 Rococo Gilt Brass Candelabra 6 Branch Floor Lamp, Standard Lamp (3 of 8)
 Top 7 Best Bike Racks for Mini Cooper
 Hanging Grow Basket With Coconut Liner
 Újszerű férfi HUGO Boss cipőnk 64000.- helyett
==
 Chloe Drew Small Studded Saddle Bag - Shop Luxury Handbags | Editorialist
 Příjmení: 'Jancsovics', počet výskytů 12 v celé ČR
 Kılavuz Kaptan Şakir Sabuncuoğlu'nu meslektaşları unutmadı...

→ **Exercise instructions**: From the data above, return every line from the line that has "Hanging Grow Basket With Coconut Liner" up to and including the line that has "Újszerű férfi HUGO", exactly.

→ **Solution for this task**:
 Hanging Grow Basket With Coconut Liner
 Újszerű férfi HUGO Boss cipőnk 64000.- helyett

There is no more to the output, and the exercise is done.